Он сглотнул. Шагнул было к табурету у изголовья. Но остался стоять.
– ШъяЛма… Дело, видите ли, в том, что моя супруга Этельгард полагает, будто мы испытываем друг к другу… влечение.
– Разве я давала ей повод такое подумать?
Он глядел – как внове – на усталое бледно-золотистое лицо. Темные резкие брови, карие глаза (вот уж ничего не скажешь – горские: ленивые и невеселые), нос короток и выпукло обточен, большой рот. Что ему в ней? Но как хочется обхватить ее руками, прижать к себе, чтобы сердцем почувствовать ее сердце.
– Нет, вы не давали ей повода, ШъяЛма. Должно быть, ее навело на эти мысли мое к вам отношение.

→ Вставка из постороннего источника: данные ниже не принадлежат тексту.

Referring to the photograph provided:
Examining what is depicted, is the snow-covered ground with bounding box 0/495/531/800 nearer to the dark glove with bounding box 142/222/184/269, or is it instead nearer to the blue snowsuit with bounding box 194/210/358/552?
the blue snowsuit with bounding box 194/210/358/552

– И как же вы намерены ее разуверить?
– Не знаю.
Кажется, она удивилась.
– Разве вашего слова не достаточно?
– Я не могу его дать.
– Что?
Златовласый варвар смотрел ей прямо в глаза. Спокойное лицо было открыто – для плевка, для удара. Для поцелуя. Потом он повторил:
– Я не могу дать ей слова. Потому что, ШъяЛма, я люблю вас. Я знаю, это, по меньшей мере, втройне дурно, потому что ваша жизнь в моих руках, потому что вы принадлежите другому, и сам я связан узами брака. Но я, Судия Бреон, вас люблю – знайте это.
Он быстро вышел, не дав ни себе, ни ей опомниться.

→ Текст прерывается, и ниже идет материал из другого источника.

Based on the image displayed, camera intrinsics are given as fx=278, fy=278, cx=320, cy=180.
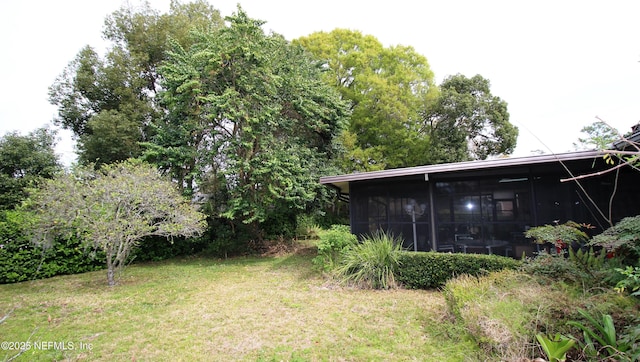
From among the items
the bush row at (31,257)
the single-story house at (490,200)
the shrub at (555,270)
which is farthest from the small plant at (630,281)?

Бедный Судия. Бедный варвар. Она с тоскливой отчетливостью понимала – что даже встреть она первым делом его, а не ШъяГшу, и будь он при этом вдов или холост, ее не хватило б на то, чтобы ответить на его любовь столь же самозабвенно.

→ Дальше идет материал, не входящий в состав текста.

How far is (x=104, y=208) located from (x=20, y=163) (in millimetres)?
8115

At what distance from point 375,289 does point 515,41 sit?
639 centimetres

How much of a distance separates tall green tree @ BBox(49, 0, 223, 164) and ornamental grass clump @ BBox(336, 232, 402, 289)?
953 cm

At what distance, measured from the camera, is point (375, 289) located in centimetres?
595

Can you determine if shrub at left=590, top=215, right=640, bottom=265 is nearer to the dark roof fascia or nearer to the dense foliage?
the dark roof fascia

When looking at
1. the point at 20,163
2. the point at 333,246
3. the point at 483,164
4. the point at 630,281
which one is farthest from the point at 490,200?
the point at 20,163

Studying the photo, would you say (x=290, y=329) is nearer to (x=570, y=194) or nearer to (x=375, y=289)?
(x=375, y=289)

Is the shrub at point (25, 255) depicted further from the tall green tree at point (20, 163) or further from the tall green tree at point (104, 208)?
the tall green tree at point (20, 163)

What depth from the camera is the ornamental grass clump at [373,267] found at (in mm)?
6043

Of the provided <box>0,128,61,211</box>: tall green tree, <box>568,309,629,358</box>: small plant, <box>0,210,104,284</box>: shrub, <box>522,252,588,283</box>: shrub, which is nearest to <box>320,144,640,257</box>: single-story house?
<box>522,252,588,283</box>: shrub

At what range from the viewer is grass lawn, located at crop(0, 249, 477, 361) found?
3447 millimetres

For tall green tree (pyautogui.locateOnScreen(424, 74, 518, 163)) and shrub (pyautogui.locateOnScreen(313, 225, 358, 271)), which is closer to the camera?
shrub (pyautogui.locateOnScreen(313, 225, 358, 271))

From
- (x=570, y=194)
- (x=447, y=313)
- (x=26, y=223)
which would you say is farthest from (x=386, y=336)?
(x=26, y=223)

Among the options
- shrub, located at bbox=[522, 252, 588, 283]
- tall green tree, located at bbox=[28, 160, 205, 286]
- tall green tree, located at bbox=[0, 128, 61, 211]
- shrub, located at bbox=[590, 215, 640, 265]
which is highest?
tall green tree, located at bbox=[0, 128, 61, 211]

Ей было его искренне жаль. Она им даже восхищалась. Но буйные порывы и восточное коварство Тигра были ей понятнее и ближе, хотя Тигра она, разумеется, тоже не любила в том смысле, какой вкладывала в это слово. Верней сказать, подлинный смысл этого слова был ей вовсе неведом – хотя она чувствовала, что Бреон с отчаяния употребил его точно. И уехать он не может. И уж тем более не может устроить ей побег… Задница. Полная задница.
– Я прошу у вас, мой супруг, дозволения навестить мою матушку.
Он оторвал глаза от чистого пергамента, который уже с час держал на пюпитре, делая вид, что занят выписками: Этельгард стояла перед ним в дорожном одеянии, давая понять, что его ответ не важен, даже скажи он «нет».
– Как вам угодно.
– Супруг мой, вы ничего не хотите сказать мне в напутствие?
– Я хочу задать вопрос. Как… ты догадалась? – он поймал себя на том, что как будто не спрашивает, а уличает.
– У меня появилось чувство, словно я не с тобой. Словно ты отстранился от меня, оставив мне свое тело, свою речь и свои привычки.